Across the whole brain, the team found differences in 45 subregions. Some areas responded immediately to the threat, while other regions became active later during the recovery period. Importantly, anxiety vulnerability in SERT-KO mice correlated with greater and more widespread activation: more regions lit up and the active volumes within regions were larger compared with wild-type mice.
Several implicated regions are well known for their role in stress and emotion, such as the amygdala and hypothalamus. Unexpectedly, components of the reward circuitry, including parts of the striatum and ventral pallidum, were also more active in anxious mice, suggesting that anxiety alters networks beyond classical fear centers.
Network coordination changed as well. In anxious mice, the normal patterns of coordination between brain regions were disrupted, indicating that anxiety involves not just elevated local activity but a breakdown in the brain’s typical communication and integration.
Bearer summarizes: “Anxiety is not just a prolonged acute fear response. It is characterized by increased activity across many specific regions and a loss of the brain’s normal coordination. These findings define a brain-wide signature of anxiety.”
Clinical implications are immediate. The delayed emergence of either resilient recovery or persistent anxiety suggests that early interventions after traumatic or frightening events may prevent the transition to chronic anxiety or post-traumatic stress. Because the serotonin transporter was central to vulnerability in this model, pharmacologic strategies that target serotonergic systems may reduce the risk of long-term anxiety. Equally, nonpharmacologic approaches — meditation, music, poetry, exercise and other stress-reducing activities that engage reward and regulatory circuits — are likely to support recovery.
About this research:
Source: University of New Mexico
Media Contact: Mark Rudi, University of New Mexico
Image: Public domain
Original research: Open access. “Evolution of brain-wide activity in the awake behaving mouse after acute fear by longitudinal manganese-enhanced MRI” by Elaine L. Bearer et al., published in NeuroImage.
Abstract
Evolution of brain-wide activity in the awake behaving mouse after acute fear by longitudinal manganese-enhanced MRI
A single, life-threatening fear can produce long-lasting anxiety in a subset of vulnerable individuals, but how whole-brain activity changes from acute fear to persistent anxiety is not well understood.

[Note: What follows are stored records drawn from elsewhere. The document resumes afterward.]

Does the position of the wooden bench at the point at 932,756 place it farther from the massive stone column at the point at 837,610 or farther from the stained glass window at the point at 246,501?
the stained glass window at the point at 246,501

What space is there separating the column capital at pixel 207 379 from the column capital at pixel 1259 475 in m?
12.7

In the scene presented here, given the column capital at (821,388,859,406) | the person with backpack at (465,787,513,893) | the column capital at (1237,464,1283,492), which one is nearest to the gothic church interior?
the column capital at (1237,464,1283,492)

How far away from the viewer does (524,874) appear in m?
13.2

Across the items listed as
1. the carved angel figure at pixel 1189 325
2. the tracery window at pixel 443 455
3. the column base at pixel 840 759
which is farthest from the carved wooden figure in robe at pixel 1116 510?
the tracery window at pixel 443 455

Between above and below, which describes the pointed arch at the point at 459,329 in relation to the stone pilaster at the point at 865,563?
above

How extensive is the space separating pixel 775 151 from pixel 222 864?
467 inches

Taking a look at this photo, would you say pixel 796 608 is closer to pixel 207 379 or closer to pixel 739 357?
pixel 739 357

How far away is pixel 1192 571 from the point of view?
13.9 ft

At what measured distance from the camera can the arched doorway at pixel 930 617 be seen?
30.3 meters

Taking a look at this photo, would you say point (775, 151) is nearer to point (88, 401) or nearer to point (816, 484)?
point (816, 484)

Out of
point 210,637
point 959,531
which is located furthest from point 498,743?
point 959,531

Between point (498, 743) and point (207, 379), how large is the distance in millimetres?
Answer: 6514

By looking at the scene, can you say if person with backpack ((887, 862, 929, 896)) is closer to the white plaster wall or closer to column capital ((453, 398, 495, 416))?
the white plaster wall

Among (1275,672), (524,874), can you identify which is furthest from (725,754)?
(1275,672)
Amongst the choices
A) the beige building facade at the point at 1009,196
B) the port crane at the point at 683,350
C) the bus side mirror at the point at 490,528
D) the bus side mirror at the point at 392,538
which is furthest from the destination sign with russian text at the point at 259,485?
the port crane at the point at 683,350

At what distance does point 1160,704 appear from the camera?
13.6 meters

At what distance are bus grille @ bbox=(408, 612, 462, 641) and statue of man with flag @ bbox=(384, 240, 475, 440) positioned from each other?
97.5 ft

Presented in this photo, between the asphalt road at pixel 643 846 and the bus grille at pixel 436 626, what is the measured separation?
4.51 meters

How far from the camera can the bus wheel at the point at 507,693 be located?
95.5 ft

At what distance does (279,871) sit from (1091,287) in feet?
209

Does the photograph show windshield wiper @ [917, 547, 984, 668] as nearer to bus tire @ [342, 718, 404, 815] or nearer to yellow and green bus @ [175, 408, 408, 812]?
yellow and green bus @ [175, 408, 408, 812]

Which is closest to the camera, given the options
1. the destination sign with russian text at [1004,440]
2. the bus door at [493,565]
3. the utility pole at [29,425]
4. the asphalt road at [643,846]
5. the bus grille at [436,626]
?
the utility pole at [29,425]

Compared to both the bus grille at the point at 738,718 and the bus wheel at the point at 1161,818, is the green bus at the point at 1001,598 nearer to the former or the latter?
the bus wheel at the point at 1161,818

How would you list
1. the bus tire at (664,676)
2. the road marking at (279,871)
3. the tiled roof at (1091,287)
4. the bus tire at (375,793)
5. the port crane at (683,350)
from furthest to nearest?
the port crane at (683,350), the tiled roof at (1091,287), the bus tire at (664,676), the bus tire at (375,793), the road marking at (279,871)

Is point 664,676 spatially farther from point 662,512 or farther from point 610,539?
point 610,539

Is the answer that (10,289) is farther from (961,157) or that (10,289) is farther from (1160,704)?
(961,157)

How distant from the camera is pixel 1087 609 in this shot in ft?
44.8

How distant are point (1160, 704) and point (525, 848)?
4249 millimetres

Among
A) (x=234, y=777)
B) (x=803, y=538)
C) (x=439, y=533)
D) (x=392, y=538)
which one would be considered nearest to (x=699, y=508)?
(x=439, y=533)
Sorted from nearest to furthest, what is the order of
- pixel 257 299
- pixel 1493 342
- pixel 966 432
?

Using predator stress to provoke fear and comparing wild-type mice with serotonin transporter knockout (SERT-KO) mice, researchers tracked behavior and brain activity over time. Both genotypes showed immediate defensive behavior after the stressor, but SERT-KO mice retained defensive behavior for 23 days while wild-type animals returned to baseline by nine days. Manganese-enhanced MRI (MEMRI) was used longitudinally to map activity in awake, behaving animals. Results showed widespread Mn2+ accumulation immediately after fear in both genotypes, which evolved into distinct activity patterns by day nine. SERT-KO mice exhibited activity in more brain regions and larger active volumes within regions than wild-type mice. Computational segmentation using an in vivo atlas identified dynamic changes across 45 of 87 regions, with the striatum and ventral pallidum notably more active in anxious mice. Additional markers of neural activation confirmed MEMRI findings. Together, these results reveal how a single acute fear exposure produces brain-wide changes that evolve differently in vulnerable individuals and demonstrate the value of longitudinal MEMRI for studying the progression from fear to anxiety.